Four panels from Richard Haas’ 1982 "Cityscape" cycle will hang in the New-York Historical Society’s 77th Street entrance rotunda.

This post originally appeared on the New York Historical Society’s blog.

When the New-York Historical Society reopens in November, the 77th Street Rotunda will be adorned with four works from artist Richard Haas’ Cityscapes cycle—paintings which depict a 360 degree view of New York City’s skyline. Originally displayed in the employee dining room of the Philip Morris headquarters in 1982, Haas tells us his goal was to bring the building’s stunning views to everyone. “When I was shown the sub-basement area allocated for the cafeteria I immediately thought of the executive lounges at the top of the building and what great views they had by comparison…I went to the Lincoln Building next door and took 360 degree photos.”
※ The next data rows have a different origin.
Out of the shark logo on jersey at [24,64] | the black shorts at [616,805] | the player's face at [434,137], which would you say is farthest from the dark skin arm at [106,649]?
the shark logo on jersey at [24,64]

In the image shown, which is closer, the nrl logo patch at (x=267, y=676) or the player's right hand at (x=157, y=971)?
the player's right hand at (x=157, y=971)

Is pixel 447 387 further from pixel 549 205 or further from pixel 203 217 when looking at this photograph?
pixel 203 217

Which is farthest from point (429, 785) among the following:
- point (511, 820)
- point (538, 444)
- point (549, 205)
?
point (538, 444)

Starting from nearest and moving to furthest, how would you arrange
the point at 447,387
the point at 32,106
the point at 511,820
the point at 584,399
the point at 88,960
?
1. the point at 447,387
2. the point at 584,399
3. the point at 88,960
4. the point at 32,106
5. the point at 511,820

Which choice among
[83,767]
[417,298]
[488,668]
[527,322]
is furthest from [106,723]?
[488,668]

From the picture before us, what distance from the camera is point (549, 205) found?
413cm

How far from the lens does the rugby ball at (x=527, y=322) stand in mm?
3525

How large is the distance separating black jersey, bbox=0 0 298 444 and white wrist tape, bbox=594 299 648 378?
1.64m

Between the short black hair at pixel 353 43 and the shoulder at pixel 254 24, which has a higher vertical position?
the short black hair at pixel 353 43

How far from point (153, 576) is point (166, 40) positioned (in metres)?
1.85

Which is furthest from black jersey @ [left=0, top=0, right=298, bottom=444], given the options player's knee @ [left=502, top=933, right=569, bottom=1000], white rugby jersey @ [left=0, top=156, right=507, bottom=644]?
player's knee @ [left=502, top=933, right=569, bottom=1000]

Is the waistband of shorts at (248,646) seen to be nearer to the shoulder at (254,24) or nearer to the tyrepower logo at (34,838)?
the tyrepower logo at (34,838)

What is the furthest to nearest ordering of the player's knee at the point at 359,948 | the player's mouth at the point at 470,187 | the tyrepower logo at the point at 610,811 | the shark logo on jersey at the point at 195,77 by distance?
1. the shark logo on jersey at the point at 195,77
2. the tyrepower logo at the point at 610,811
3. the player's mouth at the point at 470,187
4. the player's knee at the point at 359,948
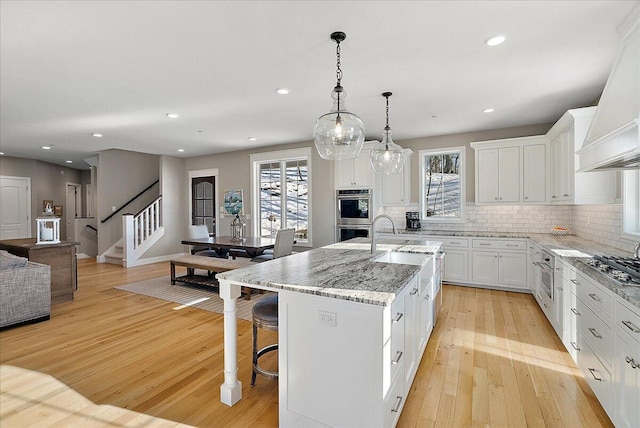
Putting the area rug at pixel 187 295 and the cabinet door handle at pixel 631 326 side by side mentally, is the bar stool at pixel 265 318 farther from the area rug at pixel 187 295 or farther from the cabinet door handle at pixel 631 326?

The original 22 paintings, which show a simplified view of the skyline at sunset, were donated to New-York Historical in 2008 by Altria (formerly the Philip Morris Company). Given that the paintings were commissioned in 1982, visitors will notice something sadly missing from the skyline: the Twin Towers. But Haas says the towers add to the context of the paintings: “The twin towers dominated the view of lower Manhattan at that time as much as the Empire State dominated the foreground.”

That context is something Haas wants visitors to consider when the work is displayed in the rotunda. “It would be good if people seeing the four works taken from the panorama of Manhattan could have some idea of the original ambiance of the piece or they might not totally understand these pieces,” he said. But context aside, it is paintings like this that can introduce a new generation to the beauty and history of the New York skyline.